The Chevalier came out at once with that benevolent resignation some old people display towards the fugue of youth. Older by a quarter of a century than General D’Hubert, he looked upon him in the secret of his heart as a rather troublesome youngster in love. He had heard his enigmatical words very well, but attached no undue importance to what a mere man of forty so hard hit was likely to do or say. The turn of mind of the generation of Frenchmen grown up during the years of his exile was almost unintelligible to him. Their sentiments appeared to him unduly violent, lacking fineness and measure, their language needlessly exaggerated. He joined calmly the General on the road, and they made a few steps in silence, the General trying to master his agitation, and get proper control of his voice.

“It is perfectly true; I forgot something. I forgot till half an hour ago that I had an urgent affair of honour on my hands. It’s incredible, but it is so!”

All was still for a moment. Then in the profound evening silence of the countryside the clear, aged voice of the Chevalier was heard trembling slightly: “Monsieur! That’s an indignity.”

It was his first thought. The girl born during his exile, the posthumous daughter of his poor brother murdered by a band of Jacobins, had grown since his return very dear to his old heart, which had been starving on mere memories of affection for so many years. “It is an inconceivable thing, I say! A man settles such affairs before he thinks of asking for a young girl’s hand. Why! If you had forgotten for ten days longer, you would have been married before your memory returned to you. In my time men did not forget such things — nor yet what is due to the feelings of an innocent young woman. If I did not respect them myself, I would qualify your conduct in a way which you would not like.”

General D’Hubert relieved himself frankly by a groan. “Don’t let that consideration prevent you. You run no risk of offending her mortally.”

But the old man paid no attention to this lover’s nonsense. It’s doubtful whether he even heard. “What is it?” he asked. “What’s the nature of . . . ?” “Call it a youthful folly, Monsieur le Chevalier. An inconceivable, incredible result of . . .” He stopped short. “He will never believe the story,” he thought. “He will only think I am taking him for a fool, and get offended.” General D’Hubert spoke up again: “Yes, originating in youthful folly, it has become . . .”

The Chevalier interrupted: “Well, then it must be arranged.”

“Arranged?”

“Yes, no matter at what cost to your amour propre. You should have remembered you were engaged. You forgot that, too, I suppose. And then you go and forget your quarrel. It’s the most hopeless exhibition of levity I ever heard of.”

“Good heavens, Monsieur! You don’t imagine I have been picking up this quarrel last time I was in Paris, or anything of the sort, do you?”
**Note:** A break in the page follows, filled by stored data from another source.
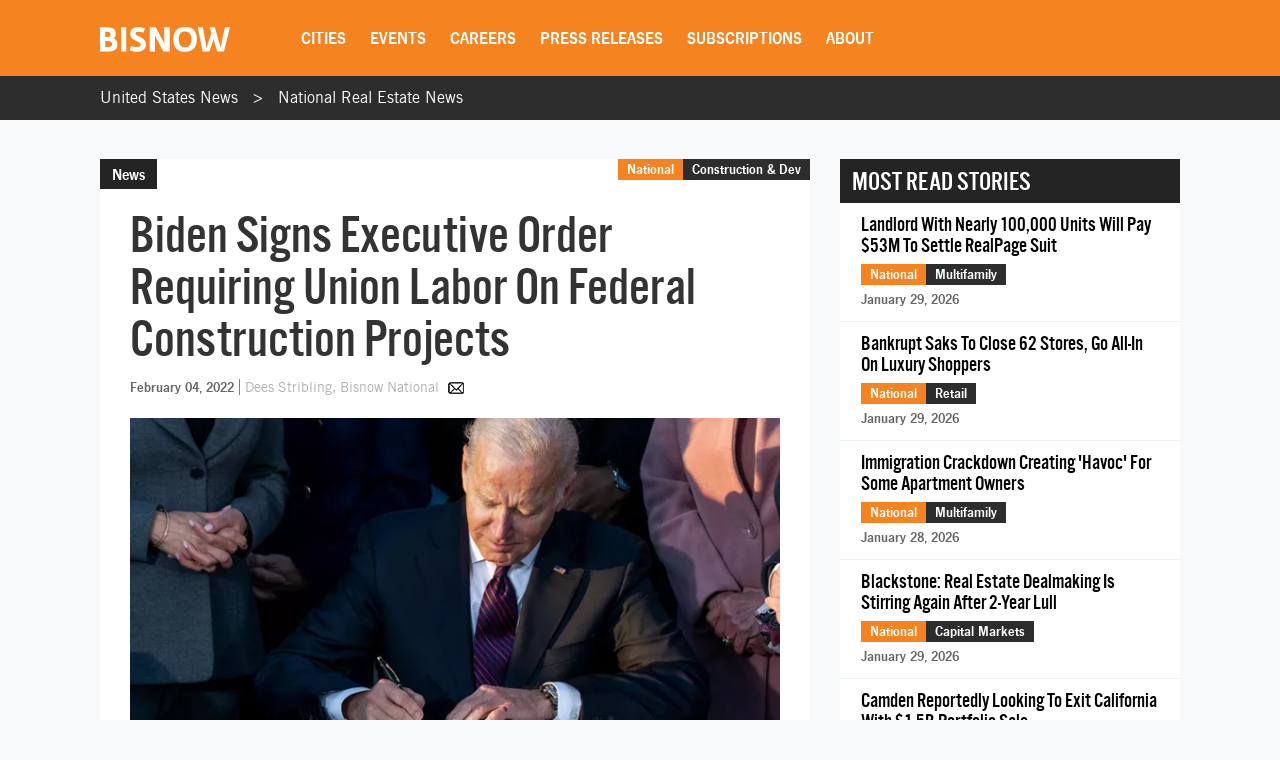

--- FILE ---
content_type: text/html; charset=utf-8
request_url: https://www.google.com/recaptcha/api2/aframe
body_size: 248
content:
<!DOCTYPE HTML><html><head><meta http-equiv="content-type" content="text/html; charset=UTF-8"></head><body><script nonce="QsuYS6M43-8e09Q7o-wfdQ">/** Anti-fraud and anti-abuse applications only. See google.com/recaptcha */ try{var clients={'sodar':'https://pagead2.googlesyndication.com/pagead/sodar?'};window.addEventListener("message",function(a){try{if(a.source===window.parent){var b=JSON.parse(a.data);var c=clients[b['id']];if(c){var d=document.createElement('img');d.src=c+b['params']+'&rc='+(localStorage.getItem("rc::a")?sessionStorage.getItem("rc::b"):"");window.document.body.appendChild(d);sessionStorage.setItem("rc::e",parseInt(sessionStorage.getItem("rc::e")||0)+1);localStorage.setItem("rc::h",'1769952717432');}}}catch(b){}});window.parent.postMessage("_grecaptcha_ready", "*");}catch(b){}</script></body></html>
“Eh! What matters the precise date of your insane conduct,” exclaimed the Chevalier, testily. “The principal thing is to arrange it.”

Noticing General D’Hubert getting restive and trying to place a word, the old emigre raised his hand, and added with dignity, “I’ve been a soldier, too. I would never dare suggest a doubtful step to the man whose name my niece is to bear. I tell you that entre galants hommes an affair can always be arranged.”

“But saperiotte, Monsieur le Chevalier, it’s fifteen or sixteen years ago. I was a lieutenant of hussars then.”

The old Chevalier seemed confounded by the vehemently despairing tone of this information. “You were a lieutenant of hussars sixteen years ago,” he mumbled in a dazed manner.

“Why, yes! You did not suppose I was made a general in my cradle like a royal prince.”

In the deepening purple twilight of the fields spread with vine leaves, backed by a low band of sombre crimson in the west, the voice of the old ex-officer in the army of the Princes sounded collected, punctiliously civil.